Try to find someone local to adopt her. That way hopefully she can get a forever home and you can go see her from time to time. A few tips...run ads in local papers and internet sites. Put up fliers at local pet stores. Make sure you charge a small adoption fee. That will help weed out the "resellers" and the people who really dont have the money to care for a dog. Do a home inspection. The way someone cares for their home & family shows alot about how they will care for an animal. Just screen people til you find a home youre comfortable placing her in. Last thing, with a deaf dog, make sure they have a fenced yard!!! We've rescued deaf dogs before and a fence is a must. Good luck!


----------



## Chicago (Feb 27, 2009)

AmericanPit- you are on strong pregnant woman lol. It is very admirable.

Gxkon- Do you think you can handle a deaf dog? Just asking.

Blue Pit- I hope you find your foster a home. 

Rock Creek- I dont trust the people in my area or surrounding area. Just not so long ago I think some people got busted for dog fighting. The people in this area are no good thugs n bangers. 

Even if I did make them pay a fee to make sure se goes to a good home, do a home check and all, who's to say they cant afford it and try to resell her anyway for a higher price?? People are so untrustworthy!

I dont want to result to craigslisters, even tho there may be good people looking for a dog. I'm just not sure.


----------



## Rock Creek Kennels (Oct 25, 2006)

Chicago said:


> Rock Creek- I dont trust the people in my area or surrounding area. Just not so long ago I think some people got busted for dog fighting. The people in this area are no good thugs n bangers.
> 
> Even if I did make them pay a fee to make sure se goes to a good home, do a home check and all, who's to say they cant afford it and try to resell her anyway for a higher price?? People are so untrustworthy!
> 
> I dont want to result to craigslisters, even tho there may be good people looking for a dog. I'm just not sure.


There are bad people in every town in every city of the world. If everyone thought this way then no one would ever adopt out dogs. If youre worried about someone buying her for resale, type up a contract saying that if for any reason they can not keep her, you get her back.
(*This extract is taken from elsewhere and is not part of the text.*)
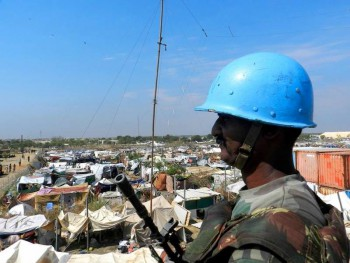 A UN Peacekeeper patrols and protects civilians in the UN base in Malakal, South Sudan (Photo: UNMISS).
Also if youre worried about other things(neglect, fighting, etc.) you can add some text into your contract stating that you can reclaim her if any of this is going on. By forfeiting her to a rescue, this is exactly what they will be doing. Only problem is there's no telling where she will go and you may never be able to see her again. If more people would find homes for their dogs on their own rather than turning them over to shelters, the shelters wouldnt be packed full and not as many dogs would be getting euthanized daily.


----------



## Chicago (Feb 27, 2009)

you are right rock creek. I will take that into consideration if nothing else works. Its way better than not knowing where she would go. All I want is a good home for her and to know where she is and kno that I can see her.


----------



## gxkon (Jul 13, 2009)

i sure can i got a def ferrit


----------



## Chicago (Feb 27, 2009)

Very sweet of you to care for a ferret. but im not sure how you would do with a deaf dog. It has its moments where its tough, training wise and communication...but other than that she's a regular goofy puppy.


----------



## JaermaACDs (Jul 25, 2009)

I can help donate some $$ if she needs transported!


----------



## Chicago (Feb 27, 2009)

Jaerma I really appreciate it and am greatful if she ever needs to be. You dont need to but you have a good heart. Thank you so much. 

Update: My dad just asked if I found a place for her and I said no. he said I got a week left...i feel like rebelling against him and keeping her. She's my baby and I made a promise I would keep her and not give her up ever.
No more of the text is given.